The global AIDS epidemic has proceeded without abatement for about 30 years with about 36 million people having chronic HIV-1 infections and about 36 million who already succumbed to AIDS. Most new infections have been acquired by the mucosal route, heterosexual transmission playing the major (~80%) role. Anti-HIV-1 vaccines applicable to global immunization programs are not expected to become available for many years. Therefore, other prevention strategies are needed, i.e. mechanical or chemical barrier methods. The latter correspond to microbicides, topical formulations expected to block HIV-1 infection (and possibly also transmission of other sexually transmitted pathogens) when applied vaginally or rectally before intercourse. Several large-scale phase III efficacy trials of candidate microbicide formulations failed to demonstrate efficacy. Therefore, additional research and development in the microbicide field is needed (Balzarini and Van Damme, 2007; Cutler and Justman, 2008; Hendrix et al., 2009). Formulations of several anti-retroviral drugs targeted to HIV-1 proteins or to cell receptors (CD4) or co-receptors (CCR5) for the virus have been considered for this purpose (Schols, 2004; Moore et al., 2004; Vermeire et al., 2006).
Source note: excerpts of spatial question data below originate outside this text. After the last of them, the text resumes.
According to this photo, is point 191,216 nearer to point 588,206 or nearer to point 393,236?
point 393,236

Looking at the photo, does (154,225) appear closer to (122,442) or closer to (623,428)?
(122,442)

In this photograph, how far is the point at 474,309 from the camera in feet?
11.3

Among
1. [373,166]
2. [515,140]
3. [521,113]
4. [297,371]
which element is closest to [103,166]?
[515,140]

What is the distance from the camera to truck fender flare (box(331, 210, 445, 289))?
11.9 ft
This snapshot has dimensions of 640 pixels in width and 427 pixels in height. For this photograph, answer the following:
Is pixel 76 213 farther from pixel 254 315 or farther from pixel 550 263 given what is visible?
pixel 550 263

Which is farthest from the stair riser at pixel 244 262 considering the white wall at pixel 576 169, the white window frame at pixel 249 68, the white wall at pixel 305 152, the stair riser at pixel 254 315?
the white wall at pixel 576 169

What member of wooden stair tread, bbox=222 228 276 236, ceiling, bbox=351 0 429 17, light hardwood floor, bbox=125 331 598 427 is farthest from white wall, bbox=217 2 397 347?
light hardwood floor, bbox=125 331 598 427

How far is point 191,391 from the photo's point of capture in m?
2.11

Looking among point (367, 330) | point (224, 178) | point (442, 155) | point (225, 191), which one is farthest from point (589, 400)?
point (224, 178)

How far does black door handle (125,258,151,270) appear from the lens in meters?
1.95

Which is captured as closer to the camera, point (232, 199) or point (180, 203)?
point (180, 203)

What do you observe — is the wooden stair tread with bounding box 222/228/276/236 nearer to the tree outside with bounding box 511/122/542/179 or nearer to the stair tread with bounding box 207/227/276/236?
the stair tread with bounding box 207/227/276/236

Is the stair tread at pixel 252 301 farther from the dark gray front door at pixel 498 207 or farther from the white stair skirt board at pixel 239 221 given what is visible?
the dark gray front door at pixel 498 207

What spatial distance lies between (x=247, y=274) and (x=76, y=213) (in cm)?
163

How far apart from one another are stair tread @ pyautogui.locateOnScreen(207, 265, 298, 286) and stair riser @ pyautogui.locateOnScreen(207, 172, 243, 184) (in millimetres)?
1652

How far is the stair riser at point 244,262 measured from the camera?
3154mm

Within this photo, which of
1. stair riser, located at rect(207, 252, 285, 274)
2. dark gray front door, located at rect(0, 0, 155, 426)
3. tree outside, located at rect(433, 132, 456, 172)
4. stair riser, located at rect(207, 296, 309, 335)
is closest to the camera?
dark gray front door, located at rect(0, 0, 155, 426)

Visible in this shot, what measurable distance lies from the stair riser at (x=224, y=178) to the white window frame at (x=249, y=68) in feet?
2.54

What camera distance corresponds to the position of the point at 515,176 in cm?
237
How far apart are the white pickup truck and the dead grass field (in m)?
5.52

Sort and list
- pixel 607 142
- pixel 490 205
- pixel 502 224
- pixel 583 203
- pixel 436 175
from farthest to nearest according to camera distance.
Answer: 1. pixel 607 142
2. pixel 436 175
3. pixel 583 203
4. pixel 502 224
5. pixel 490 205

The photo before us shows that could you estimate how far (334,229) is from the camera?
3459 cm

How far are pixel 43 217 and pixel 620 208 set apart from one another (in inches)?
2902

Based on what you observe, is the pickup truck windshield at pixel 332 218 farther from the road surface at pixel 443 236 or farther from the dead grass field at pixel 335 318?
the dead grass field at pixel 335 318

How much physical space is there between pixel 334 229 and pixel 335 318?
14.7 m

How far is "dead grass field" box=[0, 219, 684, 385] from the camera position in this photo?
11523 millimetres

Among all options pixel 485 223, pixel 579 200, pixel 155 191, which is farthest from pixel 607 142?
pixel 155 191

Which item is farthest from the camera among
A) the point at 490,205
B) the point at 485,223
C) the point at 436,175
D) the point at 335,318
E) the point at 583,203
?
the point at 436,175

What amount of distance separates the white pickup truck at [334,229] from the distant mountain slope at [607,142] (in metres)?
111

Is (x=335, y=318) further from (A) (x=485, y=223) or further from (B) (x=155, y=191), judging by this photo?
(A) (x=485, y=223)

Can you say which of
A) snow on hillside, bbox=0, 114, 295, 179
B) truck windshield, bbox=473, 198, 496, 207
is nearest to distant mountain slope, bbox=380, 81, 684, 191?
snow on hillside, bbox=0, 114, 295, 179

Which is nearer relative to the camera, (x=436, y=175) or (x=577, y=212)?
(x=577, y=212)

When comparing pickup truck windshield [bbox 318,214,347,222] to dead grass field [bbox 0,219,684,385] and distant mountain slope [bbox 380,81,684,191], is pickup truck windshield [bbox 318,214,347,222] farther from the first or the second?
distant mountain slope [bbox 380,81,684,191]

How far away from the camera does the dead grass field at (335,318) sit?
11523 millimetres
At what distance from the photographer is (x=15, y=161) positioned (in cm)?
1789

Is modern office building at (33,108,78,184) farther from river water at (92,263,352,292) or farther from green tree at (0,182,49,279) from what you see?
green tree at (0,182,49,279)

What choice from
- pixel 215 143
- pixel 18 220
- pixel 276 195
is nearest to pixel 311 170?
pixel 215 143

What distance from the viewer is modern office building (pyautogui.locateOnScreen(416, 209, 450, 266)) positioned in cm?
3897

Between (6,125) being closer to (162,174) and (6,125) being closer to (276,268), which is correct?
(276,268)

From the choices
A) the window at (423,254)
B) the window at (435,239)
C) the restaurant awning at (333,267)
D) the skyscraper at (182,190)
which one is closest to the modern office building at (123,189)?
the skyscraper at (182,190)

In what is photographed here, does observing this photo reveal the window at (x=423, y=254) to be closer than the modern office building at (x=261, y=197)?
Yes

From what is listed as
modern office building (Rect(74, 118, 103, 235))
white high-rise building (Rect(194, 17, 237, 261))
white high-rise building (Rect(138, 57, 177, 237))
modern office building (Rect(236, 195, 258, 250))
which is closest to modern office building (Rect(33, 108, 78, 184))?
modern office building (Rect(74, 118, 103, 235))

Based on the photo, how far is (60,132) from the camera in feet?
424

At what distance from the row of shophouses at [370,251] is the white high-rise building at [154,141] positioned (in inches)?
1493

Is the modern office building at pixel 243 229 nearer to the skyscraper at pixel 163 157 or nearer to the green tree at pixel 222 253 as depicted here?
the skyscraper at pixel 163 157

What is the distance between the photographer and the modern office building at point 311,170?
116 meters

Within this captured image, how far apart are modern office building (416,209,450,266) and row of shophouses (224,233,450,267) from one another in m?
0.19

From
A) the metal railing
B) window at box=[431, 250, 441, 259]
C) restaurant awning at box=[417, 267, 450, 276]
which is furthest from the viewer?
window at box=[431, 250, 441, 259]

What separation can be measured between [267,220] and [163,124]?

Since HIV-1 with tropism for CCR5 (= R5 viruses) are preferentially transmitted by the mucosal route, CCR5 antagonists have been primarily considered for development of microbicides.
Application of anti-HIV-1 pharmaceuticals targeted to HIV- 1 proteins may lead to the emergence of drug-resistant virus variants. Recent success in defining the HIV-1—host cell interaction network has provided an opportunity for development of novel antiviral therapeutics targeted to host proteins (in addition to CD4, CCR5 and CXCR4) required for virus infection (Kellam, 2006; Zhang et al., 2007; Nguyen et al., 2007; Konig et al., 2008; Ptak et al., 2008; Zhou et al., 2008; Loo and Gale, 2008; Goff, 2008; Brass et al., 2008; Bushman et al., 2009; Fu et al., 2009). The promise of this new approach has been supported by the finding that inhibitors of the G-alphaq signaling cascade, required for HIV-1 entry into cells, interfere with virus- mediated membrane fusion and infection (Harmon and Ratner, 2008). Among the thirteen identified active compounds, targeted to distinct host proteins, S-trans, trans-farnesyl thiosalicylic acid (Figure 1; FTS) has been in human phase I and II clinical trials (Tsimberidou et al., 2009; Bothakur et al., 2007; http://clinicaltrials.gov/ct2/show/NCT00531401). FTS is a Ras farnesylcysteine mimetic which disrupts the association of active Ras proteins with cell membranes and membrane microdomains, and is being considered for chemotherapy of solid tumors (Halaschek-Wiener et al., 2003; Goldberg et al., 2008; Rotblat et al., 2008).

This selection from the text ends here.